Exploring Aesthetic Alternatives
- jordanwalters13
- Nov 9, 2024
- 2 min read
Pedagogy that stifles student expression works against a liberal education's liberating aim, and by leveraging children’s innate creative capacities, teachers can incorporate an aesthetic approach to deepen engagement, meaning, and learning. By augmenting the existing curricula with innovative opportunities for engagement and expression and diversifying and multiplying contact points of content, teachers can employ a multi-sensory approach to their delivery to connect with students of various learning styles. This multi-modal approach to content delivery and response values student choice and voice and creates a more authentic engagement with the content. Teaching that doesn’t include an aesthetic component deprives students of their natural tendency to develop and articulate their understanding of the world in their style and language.
Embracing the aesthetic approach, I recently transformed a dull, unimaginative, and wholly behaviorist approach to math instruction, i.e., a predictable sequence of direct instruction, teacher modeling, guided practice, independent work, and exit ticket submission. Instead of abandoning the behaviorist model altogether, for it is an essential instructional framework, I infused it with opportunities to engage with the content through different senses to add depth and dimensionality to what had hitherto been an abstract concept divorced from their lives, and the breakthroughs in conceptual understanding were almost instantaneous. Specifically, we’re learning about fractions, and one of my students who’s yet to solidify their number sense enough to abstractly reason about quantities struggles without substantial support, and used, brightly colored, plastic manipulatives weren’t getting us anywhere either. Hitting a wall because I was racking my brain to think of a creative way to make the concrete more concrete, I remembered that this student had proudly presented their beautifully sculpted and colorfully glazed art project, and it occurred to me that this might be the medium to reach them. After procuring some clay from the art teacher, I approached simple fraction instruction the same way I had done with the plastic fraction sets, but with the clay, something stuck, and a connection was made that was previously absent. They plunged their fingers into the clay, manipulating, partitioning, composing, and decomposing fractions as intuitively and capably as the other students with their pencils and papers.
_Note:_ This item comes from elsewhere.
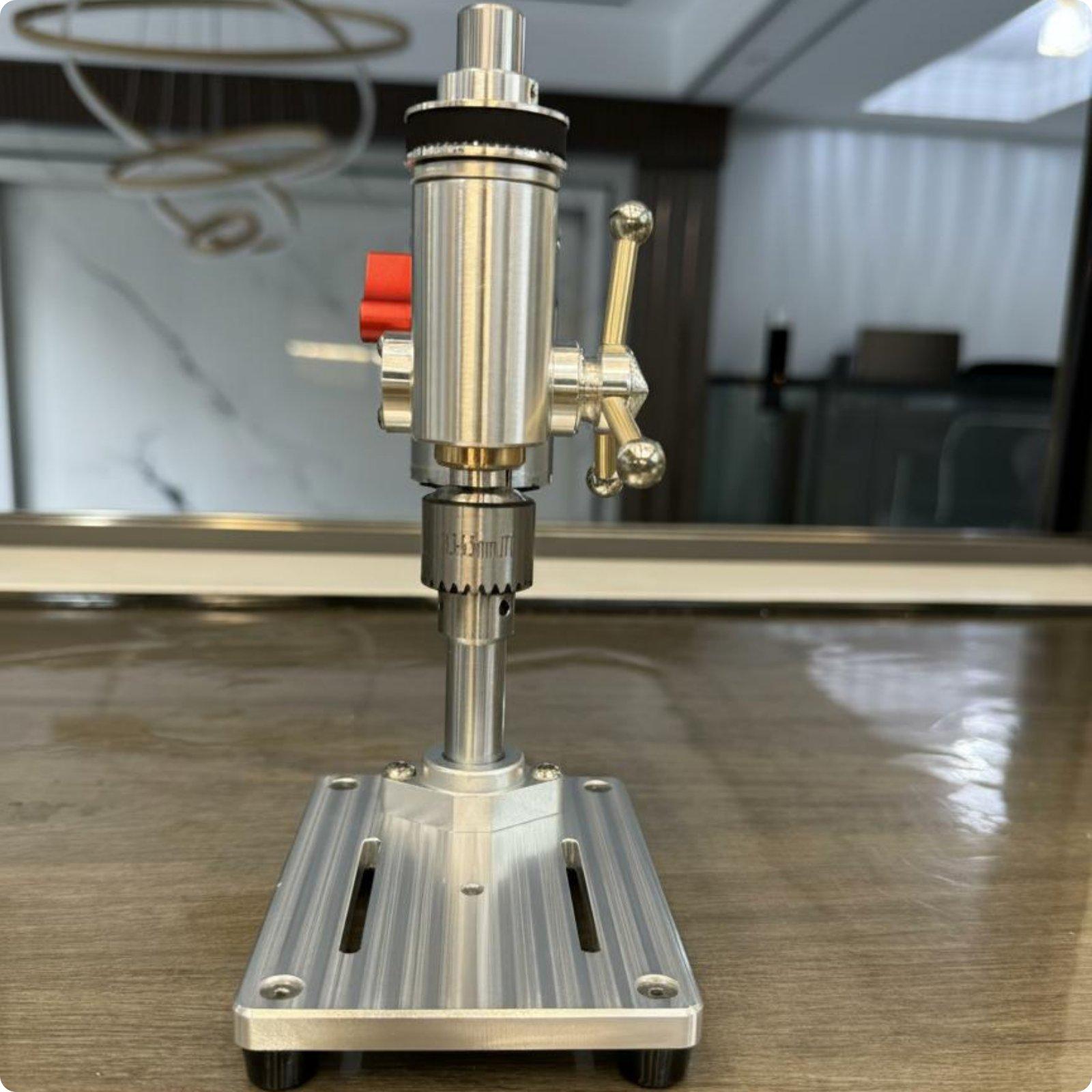 Высокоточный прецизионный наст – обзор и цена Drill Press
The aesthetic approach enables access to content that a traditional curriculum denies by presenting an artistic medium to enter the concept. However, the onus is on the teacher to devise creative pathways for divergent thinkers and feelers to access and engage with the content meaningfully, which is a challenging task. It would behoove all educators to infuse their lessons with opportunities for artistic expression because its languages are universal and transcendent and can transport students far beyond the sometimes-stifling walls of public school.